CAM-Trawl (Figure 1) enables undersea fish-count surveys with little disturbance to physical fish stocks.

Figure 1: CAM-Trawl enables undersea fish-count surveys with little disturbance to physical fish stocks.

NMFS sought the assistance of ADL Embedded Solutions Inc via their Fish Management Acquisition (FMA) program to improve their proof-of-concept to the point it truly revolutionized the process. Employing a PCIe/104 stack with Quad-Core Intel Core-i7 the CAM-Trawl system gained the local performance necessary to facilitate real-time processing of image data, all whilst reducing the overall size to improve mounting flexibility and ease of storage and transportation. Typically residing in the wheelhouse, the Control Computer steadily monitors a wide range of external sensors monitoring geographical data, time, pressure, RFID tag readings and control of Vision Boxes derived from sensor input. Acting as a control sensor, it autonomously manages remote power on/off, start/stop image acquisition and clock syncing in a one-to-many relationship. The systems are housed in a stainless steel IP67 enclosure with waterproof I/O connectors to guarantee longevity in harsh marine environments.

Why PCIe/104? No other configuration offers flexible support for today’s PCIe functions of quad GbE and quad USB 3.0, while facilitating likely future expansion needs of a PCIe x16 GPU or 10GbE LAN. The mechanical methodology of the famed PC/104 stack is sufficiently rugged for the shock and vibration stress of a top-side environment on a fishing trawler while enabling a small-form-factor design for an IP67 marine environment.

The Image Acquisition Computer naturally drives image capture. The GeniCam-compliant vision platform uses the latest vision technology and supports up to 6x GbE ports for camera interfacing, critically adding real-time image processing of those incoming video streams and storing crucial metadata for date/time, fish identify, etc.

Figure 2: Left: ADL Control Computer, Right: ADL image acquisition computer.

The combination has revolutionized fish surveying and achieved all the stated goals for the project. Real-time fish count data analysis is now instantly available for NOAA marine researchers to aid in their conservation efforts. Still new technology, the results from experimental trawl surveys in 2016 has been very positive and work is underway to standardize on the key components utilised to facilitate mass adoption of “Fishal Recognition” technology.
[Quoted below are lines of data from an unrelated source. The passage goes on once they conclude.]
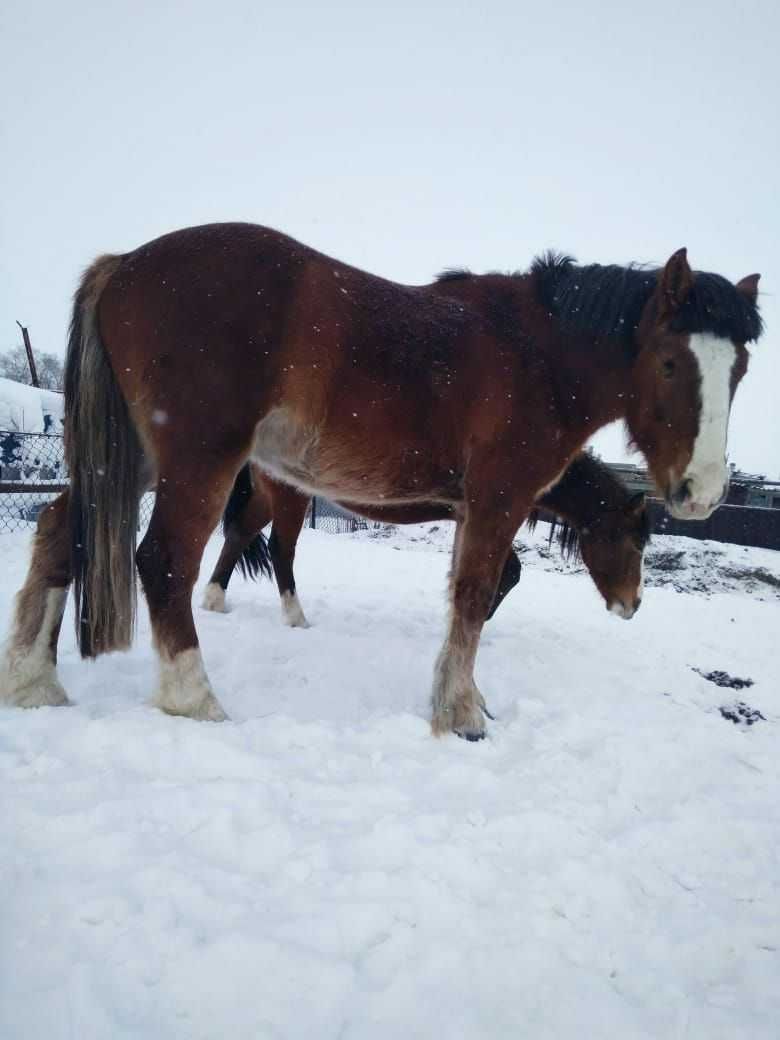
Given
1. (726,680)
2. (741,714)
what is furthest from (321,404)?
(726,680)

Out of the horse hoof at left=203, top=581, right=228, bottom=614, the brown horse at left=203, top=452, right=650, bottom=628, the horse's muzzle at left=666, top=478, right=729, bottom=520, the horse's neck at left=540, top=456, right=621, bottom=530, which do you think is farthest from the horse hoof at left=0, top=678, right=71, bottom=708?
the horse's neck at left=540, top=456, right=621, bottom=530

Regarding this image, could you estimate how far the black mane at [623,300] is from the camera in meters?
2.53

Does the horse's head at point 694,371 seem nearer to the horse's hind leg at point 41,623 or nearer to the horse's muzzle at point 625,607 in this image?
the horse's muzzle at point 625,607

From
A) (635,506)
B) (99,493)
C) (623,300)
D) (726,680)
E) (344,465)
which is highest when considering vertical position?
(623,300)

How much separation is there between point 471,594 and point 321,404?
46.6 inches

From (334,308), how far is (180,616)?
151 centimetres

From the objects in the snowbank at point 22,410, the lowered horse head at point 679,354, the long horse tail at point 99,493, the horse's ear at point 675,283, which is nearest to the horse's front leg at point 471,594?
the lowered horse head at point 679,354

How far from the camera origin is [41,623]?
2.47 meters

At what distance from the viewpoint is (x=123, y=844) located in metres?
1.49

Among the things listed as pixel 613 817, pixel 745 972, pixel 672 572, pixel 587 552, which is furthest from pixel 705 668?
pixel 672 572

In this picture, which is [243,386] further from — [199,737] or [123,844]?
[123,844]

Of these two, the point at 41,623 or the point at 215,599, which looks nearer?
the point at 41,623

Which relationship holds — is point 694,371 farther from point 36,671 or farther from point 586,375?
point 36,671

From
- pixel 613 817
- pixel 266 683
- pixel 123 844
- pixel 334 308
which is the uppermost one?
pixel 334 308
Is the revolution complete? Not yet. The CAM-Trawl concept has indeed addressed the issues of traditional fish-surveying, then localized image processing has slashed the cost and processing time of data obtained via this means. So what’s next?
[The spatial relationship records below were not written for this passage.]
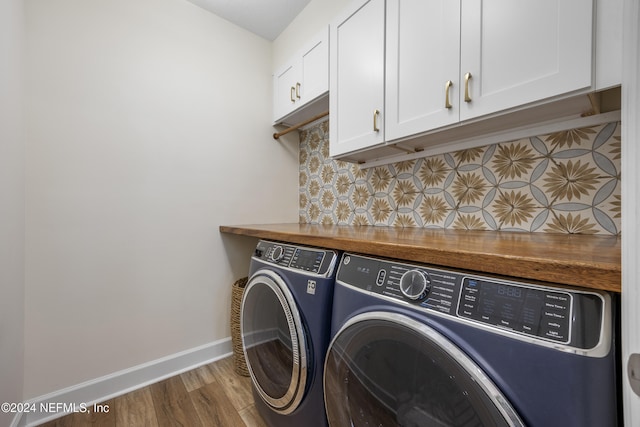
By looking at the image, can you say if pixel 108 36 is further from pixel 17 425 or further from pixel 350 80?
pixel 17 425

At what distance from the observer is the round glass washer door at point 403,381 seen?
1.71 feet

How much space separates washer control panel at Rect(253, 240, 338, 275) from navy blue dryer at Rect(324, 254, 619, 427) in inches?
3.6

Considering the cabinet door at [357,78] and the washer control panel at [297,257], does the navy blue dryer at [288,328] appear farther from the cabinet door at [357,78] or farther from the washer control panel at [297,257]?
the cabinet door at [357,78]

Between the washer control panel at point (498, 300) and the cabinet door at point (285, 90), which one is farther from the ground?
the cabinet door at point (285, 90)

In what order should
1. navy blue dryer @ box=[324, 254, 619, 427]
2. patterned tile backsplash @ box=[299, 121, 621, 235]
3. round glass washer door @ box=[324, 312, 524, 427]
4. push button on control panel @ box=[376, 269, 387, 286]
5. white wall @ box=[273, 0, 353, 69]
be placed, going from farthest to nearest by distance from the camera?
1. white wall @ box=[273, 0, 353, 69]
2. patterned tile backsplash @ box=[299, 121, 621, 235]
3. push button on control panel @ box=[376, 269, 387, 286]
4. round glass washer door @ box=[324, 312, 524, 427]
5. navy blue dryer @ box=[324, 254, 619, 427]

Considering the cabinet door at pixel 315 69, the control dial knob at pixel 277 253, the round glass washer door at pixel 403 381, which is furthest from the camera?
the cabinet door at pixel 315 69

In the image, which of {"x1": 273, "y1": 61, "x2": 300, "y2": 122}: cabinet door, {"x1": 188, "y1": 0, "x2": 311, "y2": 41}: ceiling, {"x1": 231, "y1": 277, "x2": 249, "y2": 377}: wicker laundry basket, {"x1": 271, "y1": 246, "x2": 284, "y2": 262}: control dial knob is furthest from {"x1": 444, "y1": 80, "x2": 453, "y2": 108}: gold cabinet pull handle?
{"x1": 231, "y1": 277, "x2": 249, "y2": 377}: wicker laundry basket

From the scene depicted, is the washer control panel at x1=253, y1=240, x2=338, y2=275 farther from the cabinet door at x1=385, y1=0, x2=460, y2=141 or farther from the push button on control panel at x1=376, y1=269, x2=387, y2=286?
the cabinet door at x1=385, y1=0, x2=460, y2=141

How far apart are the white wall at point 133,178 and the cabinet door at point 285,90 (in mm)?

The next step will evolve how that image capture data is processed, likely employing the power of FPGAs in parallel to traditional computing where FPGAs are deployed in data-centers and undertaking pre-processing to achieve data-set reductions in majority of image applications “on land”. FPGAs are particularly performance and power efficient using run-length-encodes to get rid of “nothing” – in layman’s terms we mean handling any mathematics, at lightning speed. Such FPGA pre-processing would both increase data processing speed and slash the CPU performance requirements of the host computer.
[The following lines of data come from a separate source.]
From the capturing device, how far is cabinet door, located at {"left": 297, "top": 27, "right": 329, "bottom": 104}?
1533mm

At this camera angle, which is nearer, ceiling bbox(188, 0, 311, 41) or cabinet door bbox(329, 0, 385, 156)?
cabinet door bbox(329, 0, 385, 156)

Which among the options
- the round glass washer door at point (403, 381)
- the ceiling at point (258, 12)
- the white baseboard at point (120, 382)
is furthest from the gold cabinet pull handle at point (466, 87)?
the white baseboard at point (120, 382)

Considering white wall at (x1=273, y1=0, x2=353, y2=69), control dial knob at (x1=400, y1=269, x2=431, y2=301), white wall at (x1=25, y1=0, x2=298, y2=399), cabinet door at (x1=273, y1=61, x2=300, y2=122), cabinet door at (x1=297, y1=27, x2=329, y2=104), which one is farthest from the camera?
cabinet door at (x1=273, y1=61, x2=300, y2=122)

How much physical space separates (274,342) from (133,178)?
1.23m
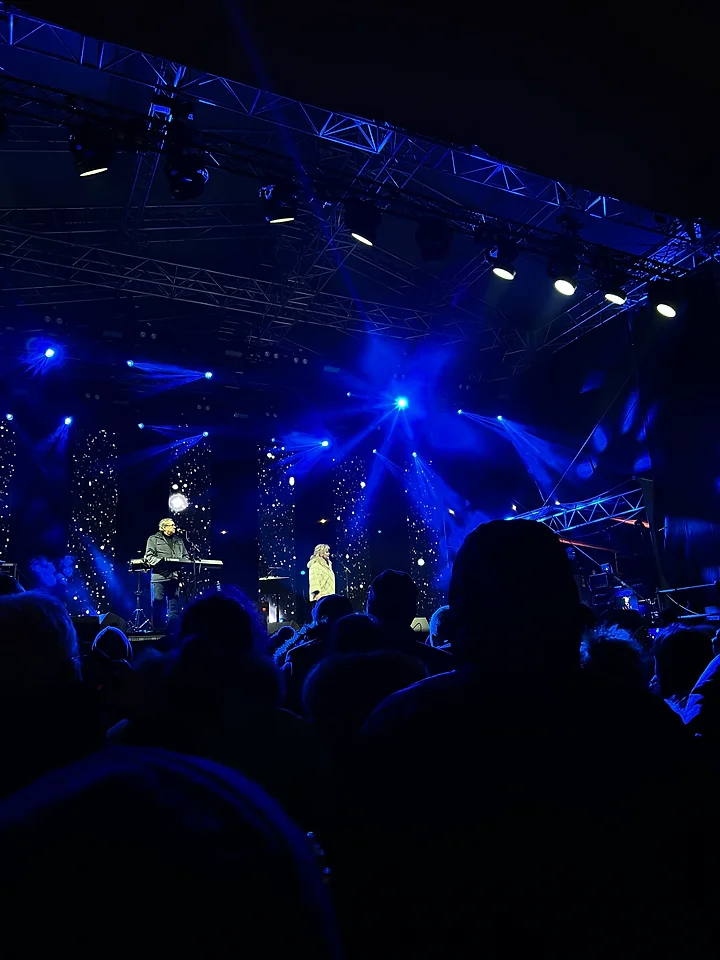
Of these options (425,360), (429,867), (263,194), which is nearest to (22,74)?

While fish-counting may appear to be a somewhat niche need, the possibilities to revolutionize other applications throughout numerous industry sectors is unprecedented. The PC/104 consortium is collectively working tirelessly to realize the hardware necessary to facilitate these, with companies including Sundance, Euresys, EPIX, Sensoray, and AMP Ltd all heavily involved in image capture, processing, and pre-processing under PCIe/104.